Appeals judges at the International Criminal Court (ICC) have rejected an application for interim release filed by former Ivorian President Laurent Gbagbo, upholding an earlier finding that he still represents a flight risk.
In a September 8 ruling, judges determined that the Pre-trial Chamber was right in finding that there was a network of Gbagbo supporters that could aid his abscondment from court and that his continued detention was therefore necessary.
The Appeals Chamber said evidence submitted by the prosecutor, including an April 13, 2015 report of the United Nations Groups of Experts on Ivory Coast, plus calls for Gbagbo’s release by various actors, showed that the network of supporters continues to exist.
Gbagbo, who was president of the Ivory Coast between 2000 and April 2011, has been in ICC custody since November 2011. He was arrested following a civil war that resulted from his refusal to step down after losing an election in 2010. Prosecutors allege that between December 2010 and March 2011, Gbagbo and members of his inner circle ordered, solicited, or induced the commission of murder, rape, persecution, and other inhumane acts. The crimes were reportedly committed in the Ivorian capital Abidjan.
Gbagbo is jointly charged with Charles Blé Goudé, a former youth minister in the Gbagbo regime, with fomenting the violence that engulfed the country after the disputed elections. Goudé was arrested in 2013 in Accra, Ghana, and was transferred to The Hague in 2014.
Although the ICC also issued arrest warrants for former first lady Simone Gbagbo in 2012, Ivorian authorities declined to hand her over, stating that they were trying her in national courts. Last March, the Court of Justice in Abidjan sentenced her to 20 years in prison for undermining state security and other crimes. The ICC prosecution alleges that Simone Gbagbo bears individual criminal responsibility, as indirect co-perpetrator, for four counts of crimes against humanity: murder, rape and other sexual violence, persecution, and other inhumane acts.
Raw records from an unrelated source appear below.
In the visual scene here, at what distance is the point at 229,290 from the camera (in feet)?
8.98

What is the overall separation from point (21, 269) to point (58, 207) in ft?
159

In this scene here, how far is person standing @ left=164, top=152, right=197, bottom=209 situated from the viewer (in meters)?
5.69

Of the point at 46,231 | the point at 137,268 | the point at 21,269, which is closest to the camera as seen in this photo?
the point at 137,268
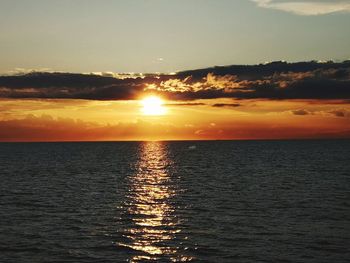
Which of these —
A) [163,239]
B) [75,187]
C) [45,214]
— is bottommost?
[163,239]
Under the ICC rules, the court conducts periodic reviews to determine whether an accused in detention can be offered interim release. The release is normally offered where there are changed circumstances to justify conditional release. Since 2012, Gbagbo has been petitioning judges for interim release, but prosecutors have argued―and judges have agreed―that due to the extended network of supporters that he still has, Gbagbo could abscond from justice once he is offered interim release.
In the latest decision of the Appeals Chamber, judges said the Gbagbo defense erroneously blamed the Pre-trial Chamber for failing to take into consideration a change of circumstances since the last review was conducted.
The defense asked judges to direct the prosecution to provide details on what the “pro-Gbagbo network” means and how it operates. Defense lawyers also stated that claims by Ivorian Popular Front (FPI) leaders and activists that they are Gbagbo’s followers does not suffice to criminalize the party. The FPI is the party Gbagbo led. Defense lawyer Emmanuel Altit also argued that the prosecutor failed to provide evidence that the people calling for Gbagbo’s release wished to help him abscond.
In their ruling, appeals judges determined that it was incorrect to claim that Gbagbo was precluded from challenging the conditions justifying his continued detention. “The Appeals Chamber notes, however, that in challenging the conditions justifying detention, it is not enough to merely allege changed circumstances based solely on arguments that have already been determined to be of no relevance,” they added.
The opening of Gbagbo’s trial is scheduled for November 10, 2015.